═════ Texte cité
L’adjectif « mystique » est employé à plusieurs reprises dans Aurélia. Mais l’expression « sens mystique », qui apparaît au chapitre 6 de la deuxième partie, présente un intérêt tout particulier : elle correspond traditionnellement à une méthode d’interprétation de la Bible, selon laquelle les Écritures recèlent, au-delà de leur sens littéral, et jusque dans leurs moindres détails, l’histoire du Christ. Le mot « histoire » prend chez Nerval un sens sacré : ce n'est pas l'histoire chronologique, l'histoire des historiens, mais l’histoire du salut individuel et de celui du monde.
Appliquée à l'existence, La lecture « mystique », ou « figurative », autorise les rapprochements et les analogies : entre les rêves, entre le rêve et la réalité, entre le présent et le passé... « rien n’est indifférent, rien n’est impuissant dans l’univers » (II. 6).

 […] tout dans la nature prenait des aspects nouveaux, et des voix secrètes sortaient de la plante, de l’arbre, des animaux, des plus humbles insectes, pour m’avertir et m’encourager. Le langage de mes compagnons avait des tours mystérieux dont je comprenais le sens, les objets sans forme et sans vie se prêtaient eux-mêmes aux calculs de mon esprit ; – des combinaisons de cailloux, des figures d’angles, de fentes ou d’ouvertures, des découpures de feuilles, des couleurs, des odeurs et des sons, je voyais ressortir des harmonies jusqu’alors inconnues.
══════════
## Travail demandé
**a.** Les affirmations suivantes concordent-elles avec le texte sur le sens mystique dans Aurélia ? (i) L'expression « sens mystique » apparaît au chapitre 6 de la deuxième partie. (ii) Chez Nerval, le mot « histoire » désigne l'histoire chronologique des historiens. (iii) La lecture mystique autorise des rapprochements entre le présent et le passé. Répondez par oui ou par non et citez les mots du texte qui tranchent.
**b.** D'après le passage d'Aurélia reproduit dans le texte cité, de quoi sortaient les voix secrètes ? Relevez toutes les sources nommées.
**c.** Prolongez le texte sur le sens mystique dans Aurélia à partir de sa dernière phrase.
═════ Données extraites
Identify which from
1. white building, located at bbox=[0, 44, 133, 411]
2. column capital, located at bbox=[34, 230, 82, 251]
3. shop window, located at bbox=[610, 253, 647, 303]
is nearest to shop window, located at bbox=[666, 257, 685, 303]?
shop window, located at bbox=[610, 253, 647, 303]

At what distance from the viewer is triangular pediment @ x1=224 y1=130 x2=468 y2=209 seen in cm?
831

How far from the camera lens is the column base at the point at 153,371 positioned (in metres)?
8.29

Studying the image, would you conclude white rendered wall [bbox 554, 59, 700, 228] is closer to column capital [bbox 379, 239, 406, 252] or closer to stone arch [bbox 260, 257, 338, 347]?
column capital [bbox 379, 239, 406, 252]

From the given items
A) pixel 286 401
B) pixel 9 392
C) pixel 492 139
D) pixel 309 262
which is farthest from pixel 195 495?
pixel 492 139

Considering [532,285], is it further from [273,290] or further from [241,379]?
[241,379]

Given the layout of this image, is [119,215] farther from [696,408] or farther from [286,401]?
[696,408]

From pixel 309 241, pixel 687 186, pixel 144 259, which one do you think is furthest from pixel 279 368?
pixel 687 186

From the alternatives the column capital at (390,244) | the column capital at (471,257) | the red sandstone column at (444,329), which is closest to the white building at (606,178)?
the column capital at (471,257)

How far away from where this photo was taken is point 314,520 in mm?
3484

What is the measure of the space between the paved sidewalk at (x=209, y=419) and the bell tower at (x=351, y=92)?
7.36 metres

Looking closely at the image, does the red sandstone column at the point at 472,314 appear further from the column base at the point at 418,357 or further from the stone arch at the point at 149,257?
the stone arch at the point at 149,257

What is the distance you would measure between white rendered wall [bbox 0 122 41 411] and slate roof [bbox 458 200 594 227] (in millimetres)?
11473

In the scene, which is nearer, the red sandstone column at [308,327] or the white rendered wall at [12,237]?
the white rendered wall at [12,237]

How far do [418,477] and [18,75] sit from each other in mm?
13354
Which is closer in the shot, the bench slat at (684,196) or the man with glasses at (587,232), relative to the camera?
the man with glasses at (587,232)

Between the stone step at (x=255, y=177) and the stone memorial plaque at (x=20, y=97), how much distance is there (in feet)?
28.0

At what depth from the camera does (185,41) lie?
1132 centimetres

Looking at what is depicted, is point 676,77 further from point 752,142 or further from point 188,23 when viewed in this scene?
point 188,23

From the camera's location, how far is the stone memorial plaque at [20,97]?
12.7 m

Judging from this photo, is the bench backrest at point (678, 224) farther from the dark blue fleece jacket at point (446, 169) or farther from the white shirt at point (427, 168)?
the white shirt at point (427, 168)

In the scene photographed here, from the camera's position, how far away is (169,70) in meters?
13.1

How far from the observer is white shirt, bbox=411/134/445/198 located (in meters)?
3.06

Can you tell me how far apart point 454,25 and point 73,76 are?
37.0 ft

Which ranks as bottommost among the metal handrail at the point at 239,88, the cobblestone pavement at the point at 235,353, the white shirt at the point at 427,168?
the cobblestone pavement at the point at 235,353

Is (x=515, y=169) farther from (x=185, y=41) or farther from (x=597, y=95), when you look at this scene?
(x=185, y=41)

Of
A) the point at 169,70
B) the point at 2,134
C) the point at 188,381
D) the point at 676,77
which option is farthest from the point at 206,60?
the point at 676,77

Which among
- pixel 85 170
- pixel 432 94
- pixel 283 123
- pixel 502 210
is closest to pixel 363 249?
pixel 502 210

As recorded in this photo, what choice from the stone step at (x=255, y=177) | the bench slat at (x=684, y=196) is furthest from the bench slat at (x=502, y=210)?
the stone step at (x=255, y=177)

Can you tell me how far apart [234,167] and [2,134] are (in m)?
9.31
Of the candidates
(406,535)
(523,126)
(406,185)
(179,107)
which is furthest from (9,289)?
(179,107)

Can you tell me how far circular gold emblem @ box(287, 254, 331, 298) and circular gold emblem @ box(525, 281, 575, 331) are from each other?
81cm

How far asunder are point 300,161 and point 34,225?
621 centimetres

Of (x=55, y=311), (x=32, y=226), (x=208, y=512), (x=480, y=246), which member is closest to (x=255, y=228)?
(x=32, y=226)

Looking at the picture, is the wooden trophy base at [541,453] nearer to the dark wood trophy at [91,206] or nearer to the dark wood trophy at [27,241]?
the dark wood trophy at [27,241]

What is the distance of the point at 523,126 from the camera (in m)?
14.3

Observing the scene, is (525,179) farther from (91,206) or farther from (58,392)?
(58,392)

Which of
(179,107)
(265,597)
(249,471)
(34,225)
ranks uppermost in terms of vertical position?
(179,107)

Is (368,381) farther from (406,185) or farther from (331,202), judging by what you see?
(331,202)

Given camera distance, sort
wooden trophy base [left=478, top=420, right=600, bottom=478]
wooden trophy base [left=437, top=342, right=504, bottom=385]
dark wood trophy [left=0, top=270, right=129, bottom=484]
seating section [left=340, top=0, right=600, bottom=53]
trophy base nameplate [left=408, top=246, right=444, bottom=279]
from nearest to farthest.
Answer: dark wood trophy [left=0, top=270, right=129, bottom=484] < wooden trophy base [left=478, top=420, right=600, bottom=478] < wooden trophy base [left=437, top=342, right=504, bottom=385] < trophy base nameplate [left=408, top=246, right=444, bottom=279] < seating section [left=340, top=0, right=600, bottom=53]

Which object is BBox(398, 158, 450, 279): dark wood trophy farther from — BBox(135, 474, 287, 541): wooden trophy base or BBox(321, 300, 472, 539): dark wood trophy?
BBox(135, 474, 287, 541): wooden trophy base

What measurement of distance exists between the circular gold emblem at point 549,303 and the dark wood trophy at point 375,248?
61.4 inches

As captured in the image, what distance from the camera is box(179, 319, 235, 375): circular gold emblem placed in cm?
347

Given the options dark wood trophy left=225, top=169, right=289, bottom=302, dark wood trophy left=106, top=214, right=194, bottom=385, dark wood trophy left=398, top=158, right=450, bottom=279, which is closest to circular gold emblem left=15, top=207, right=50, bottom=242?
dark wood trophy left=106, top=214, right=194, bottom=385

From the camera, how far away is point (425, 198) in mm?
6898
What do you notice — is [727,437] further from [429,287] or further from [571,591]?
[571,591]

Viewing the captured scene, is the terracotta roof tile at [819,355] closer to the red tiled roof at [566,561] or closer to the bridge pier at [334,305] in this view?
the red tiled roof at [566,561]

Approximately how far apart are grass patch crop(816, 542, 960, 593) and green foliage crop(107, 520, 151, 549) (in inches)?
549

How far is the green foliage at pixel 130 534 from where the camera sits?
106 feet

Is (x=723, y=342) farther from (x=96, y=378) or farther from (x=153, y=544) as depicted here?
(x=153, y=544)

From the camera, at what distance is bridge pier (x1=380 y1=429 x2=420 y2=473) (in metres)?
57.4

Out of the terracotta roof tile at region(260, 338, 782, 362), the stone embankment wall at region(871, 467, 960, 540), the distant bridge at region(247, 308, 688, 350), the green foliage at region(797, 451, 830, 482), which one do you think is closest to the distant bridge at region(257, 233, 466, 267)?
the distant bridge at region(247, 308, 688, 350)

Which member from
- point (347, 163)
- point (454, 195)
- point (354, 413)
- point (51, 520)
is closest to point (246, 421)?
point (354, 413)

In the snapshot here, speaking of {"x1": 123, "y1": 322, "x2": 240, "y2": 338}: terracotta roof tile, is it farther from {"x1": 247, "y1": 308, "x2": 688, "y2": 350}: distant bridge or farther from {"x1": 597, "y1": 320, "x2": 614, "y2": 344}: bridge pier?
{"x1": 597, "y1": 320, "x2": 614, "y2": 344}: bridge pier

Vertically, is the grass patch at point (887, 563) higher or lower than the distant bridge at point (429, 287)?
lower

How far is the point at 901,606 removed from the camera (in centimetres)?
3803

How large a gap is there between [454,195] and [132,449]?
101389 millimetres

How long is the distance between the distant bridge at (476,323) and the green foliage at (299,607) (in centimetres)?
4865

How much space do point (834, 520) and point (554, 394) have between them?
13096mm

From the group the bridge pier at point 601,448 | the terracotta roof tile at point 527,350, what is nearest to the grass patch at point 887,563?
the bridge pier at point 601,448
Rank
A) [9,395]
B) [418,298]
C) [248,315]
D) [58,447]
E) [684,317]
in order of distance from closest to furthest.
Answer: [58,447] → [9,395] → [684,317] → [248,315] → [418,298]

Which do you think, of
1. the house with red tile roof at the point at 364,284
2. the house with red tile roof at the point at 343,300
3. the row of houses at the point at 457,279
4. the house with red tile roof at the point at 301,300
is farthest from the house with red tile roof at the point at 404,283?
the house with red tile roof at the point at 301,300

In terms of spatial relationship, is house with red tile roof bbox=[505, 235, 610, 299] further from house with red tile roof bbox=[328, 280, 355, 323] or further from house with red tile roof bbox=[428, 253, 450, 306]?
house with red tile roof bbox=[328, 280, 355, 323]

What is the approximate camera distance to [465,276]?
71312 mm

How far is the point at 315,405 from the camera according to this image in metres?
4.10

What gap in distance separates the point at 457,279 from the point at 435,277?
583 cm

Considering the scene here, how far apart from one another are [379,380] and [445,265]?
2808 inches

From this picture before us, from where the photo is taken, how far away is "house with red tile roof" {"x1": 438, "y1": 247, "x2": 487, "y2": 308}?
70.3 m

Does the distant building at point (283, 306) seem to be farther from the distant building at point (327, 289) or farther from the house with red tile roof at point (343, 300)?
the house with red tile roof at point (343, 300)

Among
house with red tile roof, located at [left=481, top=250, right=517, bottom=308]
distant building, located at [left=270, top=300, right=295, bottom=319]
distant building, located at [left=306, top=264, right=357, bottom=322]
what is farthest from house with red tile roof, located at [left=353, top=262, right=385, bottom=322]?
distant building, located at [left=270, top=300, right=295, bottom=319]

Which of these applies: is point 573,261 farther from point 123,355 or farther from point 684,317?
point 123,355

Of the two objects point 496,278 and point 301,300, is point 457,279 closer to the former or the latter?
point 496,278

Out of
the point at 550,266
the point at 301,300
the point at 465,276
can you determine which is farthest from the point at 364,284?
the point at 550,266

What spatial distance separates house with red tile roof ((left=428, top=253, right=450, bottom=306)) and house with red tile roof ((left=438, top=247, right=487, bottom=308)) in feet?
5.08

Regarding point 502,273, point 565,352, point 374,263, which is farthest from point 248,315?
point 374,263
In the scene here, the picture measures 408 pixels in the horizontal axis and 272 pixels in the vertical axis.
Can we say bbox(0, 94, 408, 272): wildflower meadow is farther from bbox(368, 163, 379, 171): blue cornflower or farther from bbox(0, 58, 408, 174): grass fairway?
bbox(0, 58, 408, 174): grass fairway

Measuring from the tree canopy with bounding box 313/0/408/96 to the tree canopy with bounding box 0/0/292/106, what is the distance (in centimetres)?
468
══════════
## Réponses rédigées
**a.**
(i) Oui : « qui apparaît au chapitre 6 de la deuxième partie ».
(ii) Non : « ce n'est pas l'histoire chronologique, l'histoire des historiens ».
(iii) Oui : « entre le présent et le passé ».

**b.** De la plante, de l'arbre, des animaux et des plus humbles insectes.

**c.**
(II. 6)

Sur ce « sens mystique », appliqué non seulement à la littérature, mais à la nature tout entière, Nerval fonde l’espoir de « rétablir l’harmonie universelle par l’art cabalistique » (II. 6) ; aussitôt, il met en pratique cette méthode :

 Je me promenai le soir plein de sérénité aux rayons de la lune, et en levant les yeux vers les arbres, il me semblait que les feuilles se roulaient capricieusement de manière à former des images de cavaliers et de dames portés par des chevaux caparaçonnés. C’étaient pour moi les figures triomphantes des aïeux. Cette pensée me conduisit à celle qu’il y avait une vaste conspiration de tous les êtres animés pour rétablir le monde dans son harmonie première, et que les communications avaient lieu par le magnétisme des astres, qu’une chaîne non interrompue liait autour de la terre les intelligences dévouées à cette communication générale, et les chants, les danses, les regards, aimantés de proche en proche, traduisaient la même aspiration. 

(id.)



Rêve et réalité : l'« épanchement du songe dans la vie réelle » et la « transfiguration »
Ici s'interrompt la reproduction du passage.